Instructions for the task.
From the study design excerpt, list each metric whose full name begins with "Average Percentage," with its abbreviation.

Document segment.
....

4 Empirical Study Design

4.1 Research Questions

  • RQ1: Is STIPI effective for test case prioritization as compared with RS (i.e., random prioritization)? We compare STIPI with RS for four time budgets: 100 % (i.e., total execution time of all the test cases in a given set), 75 %, 50 % and 25 %, to assess the complexity of the problem such that the use of search algorithms is justified.

  • RQ2: Is STIPI effective for test case prioritization as compared with four selected approaches, in the contexts of four time budgets: 100 %, 75 %, 50 % and 25 %?

  • RQ2.1: Is STIPI effective as compared with the Greedy approach (a local search approach)?

  • RQ2.2: Is STIPI effective as compared with the approach used in [7] (named as A1 in this paper)? Notice that we chose A1 since it also proposed a strategy to give higher importance to test cases with higher execution positions.

  • RQ2.3: Is STIPI effective as compared with the modified version of the approach proposed in [8] (named as A2 in this paper)? We chose A2 since it combines the Average Percentage of Faults Detected (APFD) metric and NSGA-II for test case prioritization without considering time budget. We modified it by defining Average Percentage of Configuration Coverage (APCC), Average Percentage of test API Coverage (APAC) and Average Percentage of Status Coverage (APSC) (Sect. 4.3) for assessing the quality of prioritization solutions for configurations, test APIs and statuses.

....

Data.
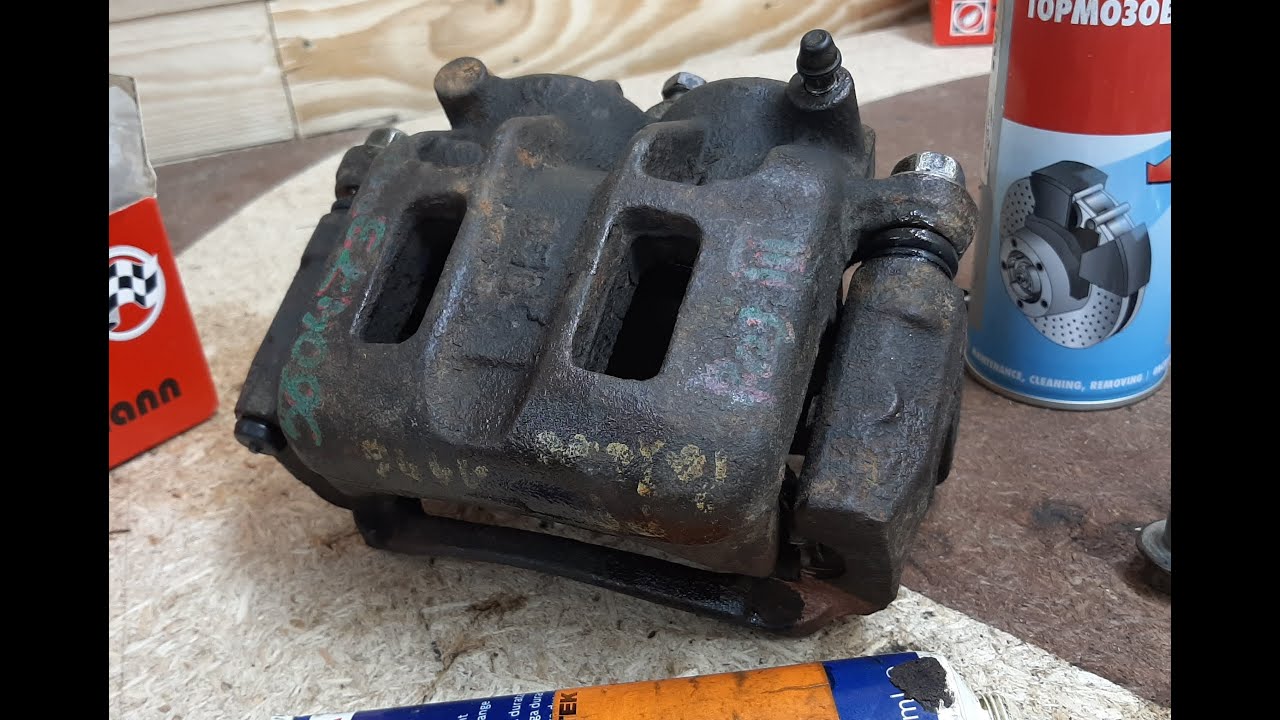 Обслуживание тормозов на Паджеро 4 Maintenance of brakes on Pajero 4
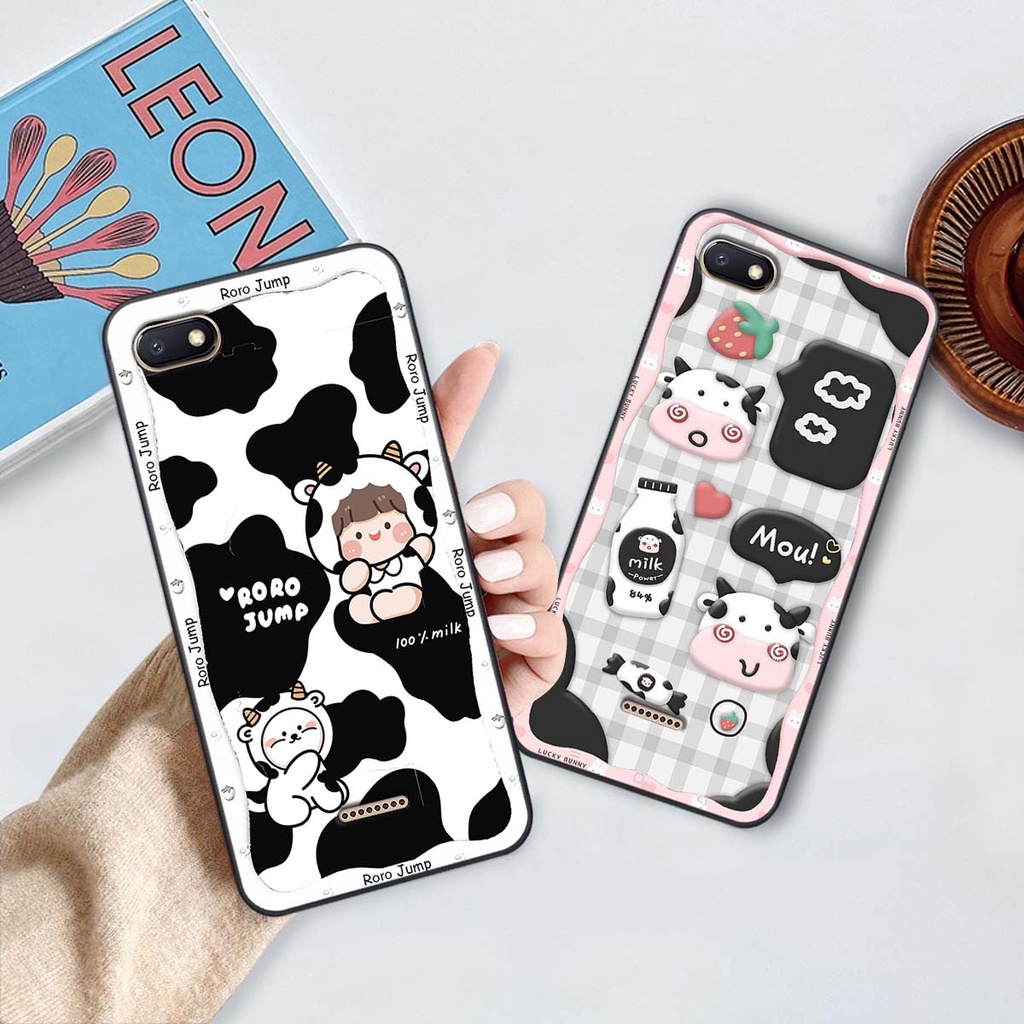Ốp lưng Xiaomi Redmi 4A / 5A / 6A in hình gấu cute,bò sữa 3D cute dễ thương bảo vệ điện thoại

....

Expected answer.
- APFD: Average Percentage of Faults Detected
- APCC: Average Percentage of Configuration Coverage
- APAC: Average Percentage of test API Coverage
- APSC: Average Percentage of Status Coverage